• _PASSAGE CHOISI_

À Monsieur le comte de Lastic
Paris, le 20 décembre 1754

Rousseau par Allan Ramsay (Wikipédia)

Sans avoir, l’honneur, monsieur, d’être connu de vous, j’espère qu’ayant à vous offrir des excuses et de l’argent, ma lettre ne saurait être mal reçue.
J’apprends que Mademoiselle de Cléry a envoyé de Blois un panier à une bonne vieille femme, nommée madame Le Vasseur, et si pauvre qu’elle demeure chez moi ; que ce panier contenait, entre autres choses, un pot de vingt livres de beurre ; que le tout est parvenu, je ne sais comment, dans votre cuisine ; que la bonne vieille, l’ayant appris, a eu la simplicité de vous envoyer sa fille, avec la lettre d’avis, vous redemander son beurre, ou le prix qu’il a coûté ; et qu’après vous être moqué d’elle, selon l’usage, vous et madame votre épouse, vous avez, pour toute réponse, ordonné à vos gens (1) de la chasser.

• _LES DONNÉES_
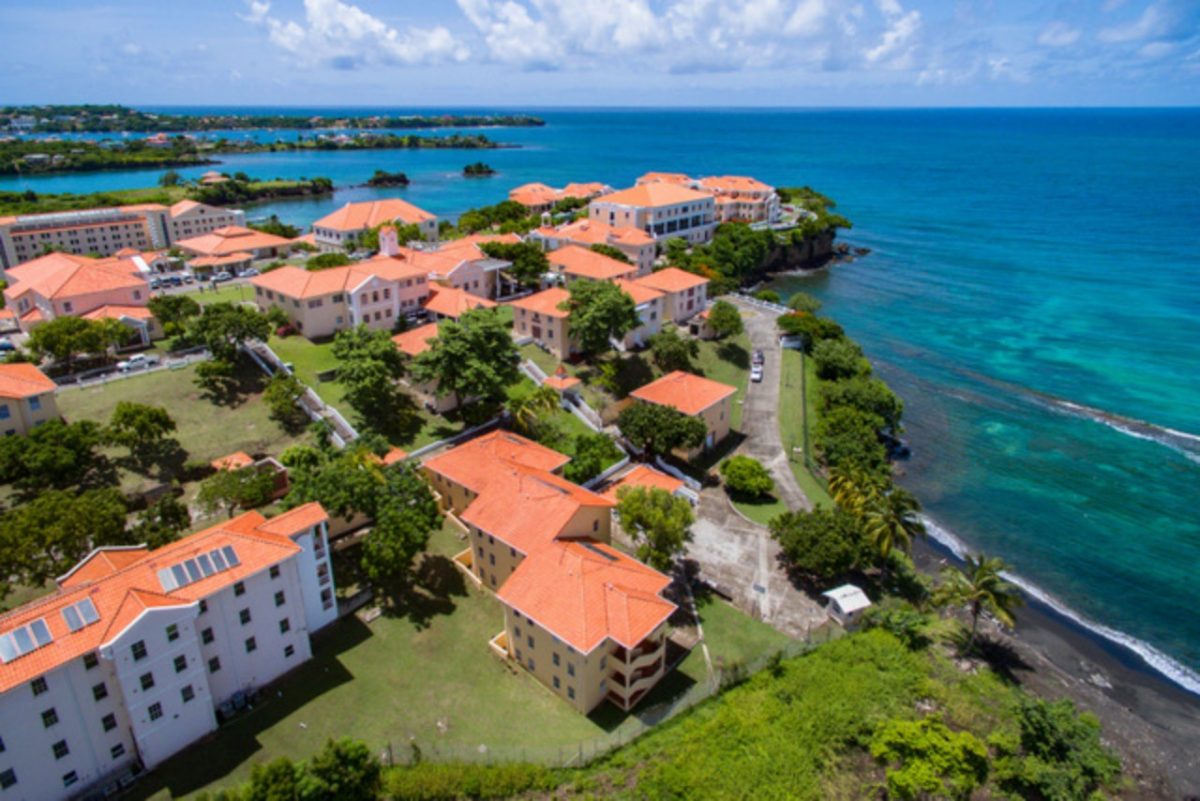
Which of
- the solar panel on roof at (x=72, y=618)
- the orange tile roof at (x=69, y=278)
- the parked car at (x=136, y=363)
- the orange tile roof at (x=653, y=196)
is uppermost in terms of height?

--

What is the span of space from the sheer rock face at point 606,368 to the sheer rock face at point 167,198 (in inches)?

• _PROBLÈMES À RÉSOUDRE_
A – Indiquez combien de lignes des données contiennent la chaîne « roof ». Donnez uniquement le nombre.
B – Reprenez la lettre au comte de Lastic et poursuivez-la après sa dernière phrase.

• _CORRIGÉ DE L'EXERCICE_
A – 3

B –
J’ai tâché de consoler la bonne femme affligée, en lui expliquant les règles du grand monde et de la grande éducation ; je lui ai prouvé que ce ne serait pas la peine d’avoir des gens, s’ils ne servaient à chasser le pauvre quand il vient réclamer son bien ; et, en lui montrant combien justice et humanité sont des mots roturiers (2), je lui ai fait comprendre, à la fin, qu’elle est trop honorée qu’un comte ait mangé son beurre. Elle me charge donc, monsieur, de vous témoigner sa reconnaissance de l’honneur que vous lui avez fait, son regret de l’importunité (3)qu’elle vous a causée, et le désir qu’elle aurait que son beurre vous eût paru bon.
Que si, par hasard, il vous en a coûté quelque chose pour le port du paquet à elle adressée, elle offre de vous le rembourser, comme il est juste. Je n’attends là-dessus que vos ordres pour exécuter ses intentions,et vous supplie d’agréer les sentiments avec lesquels j’ai l’honneur d’être, .. .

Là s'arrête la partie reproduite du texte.